Feature Proposal: Next steps in improving the data store abstraction and search support
Motivation
Searching is the major bottleneck for any large wiki application. Many times we've said "WIBNIF we could use SQL", the idea being that you could then search over a database store (or a database cache of the store) using SQL queries.
Description and Documentation
Impact
Core changes are required to introduce the concept of a "Store cache". This can be done entirely within VC.
Need to add cache update triggers in the core.
Implementation
I have implemented an algorithm that analyses Foswiki %SEARCH statements and hoists SQL statements out of them. It then runs the queries over the database, narrowing down the set of topics to which the un-hoistable parts of the query have to be applied. This is very similar in approach to the existing
BruteForce query algorithm (unsurprising, since I wrote that as well).
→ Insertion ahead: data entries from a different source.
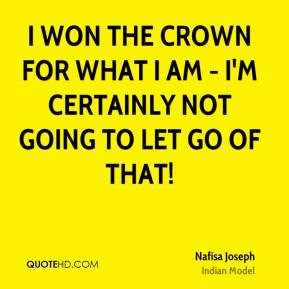 Nafisa Joseph - I won the crown for what I am - I'm certainly not ...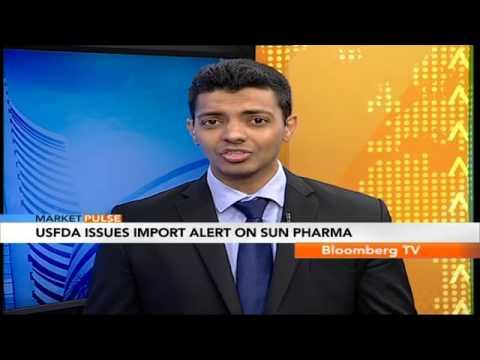 Market Pulse- U.S.FDA Issues Import Alert On Sun Pharma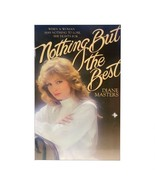 Nothing but the Best  (Mass Market Paperback) - $13.49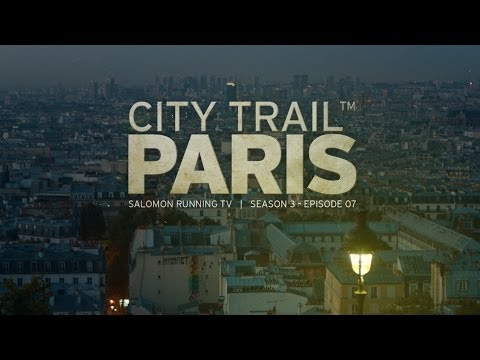 City Trail Paris - Salomon Running TV S03 E07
The implementation - call it a "reference implementation" - uses sqlite, which does not scale well to large data, but the performance is pretty good on relatively small data. Moving to another SQL DB should be fairly trivial - it's just a case of mapping SQL syntax differences.
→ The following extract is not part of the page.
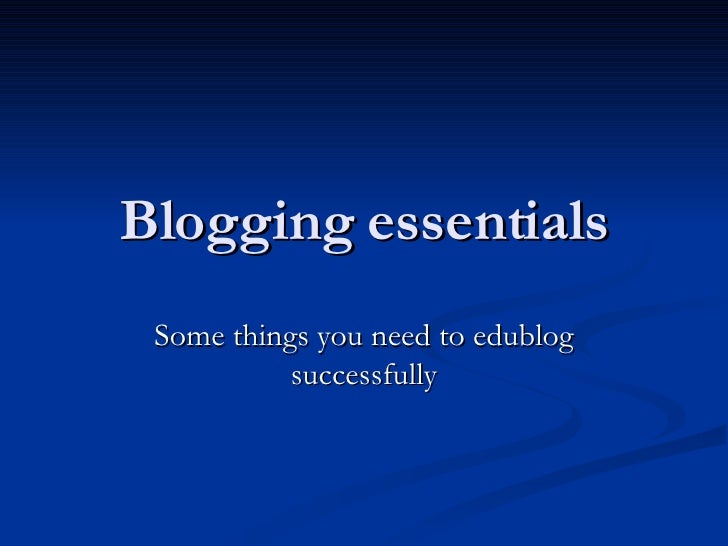 Blogging essentials Some things you need to edublog successfully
The schema used in the DB is extracted directly from
Foswiki::Meta::VALIDATE
, with the addition of a field
tid
to every generated table, and the following table:
CREATE TABLE 'topic' (
'tid' TEXT,
'web' TEXT,
'name' TEXT,
'text' TEXT,
UNIQUE (tid)
);
Note that the extraction is done
before any plugin or extension has a chance to call
registerMETA
, and the tables currently do
not auto-extend (scope for further work there).
--
Contributors: CrawfordCurrie - 15 Sep 2010
Discussion
Out of Off topic. Why does rev 1 of this topic only have 4 fields visible?
--
KennethLavrsen - 15 Sep 2010
Looks like empty fields are omitted.
--
ArthurClemens - 15 Sep 2010
I look forward to seeing what you've done - I managed something similar in the
MongoDBPlugin - but using the core code as it is in 1.1 - I'm curious what more improvements you've made, and how I can leverage them
wrt cache triggers - I'm not sure you need to - foswiki already has them in spades - see
MongoDBPlugin - the Plugins API....
mmm, mind you, I suspect it'd be better to have the cache triggers in Store / Meta - as VC can be bypassed already? (i'm reaching into deep memory atm the girls are screaming)
--
SvenDowideit - 16 Sep 2010
Yes, I read, the
MongoDBPlugin code before starting, thanks ;-). I also started out trying to use the plugin triggers - specifically the afterSaveHandler - but stopped because the afterSaveHandler is only called from
save
, not from
saveAs
- this is a legacy problem - so not all save paths are covered by the handler. It may be possible to connect to the cache via the afterSaveHandler, but I haven't tried it (yet; that's my strategy for providing this on Foswiki 1.1 and older). And yes, I wanted the hooks as close to the store as possible. There's really no need for the core to know anything about this cache, in any way; it should be entirely behind the Store interface.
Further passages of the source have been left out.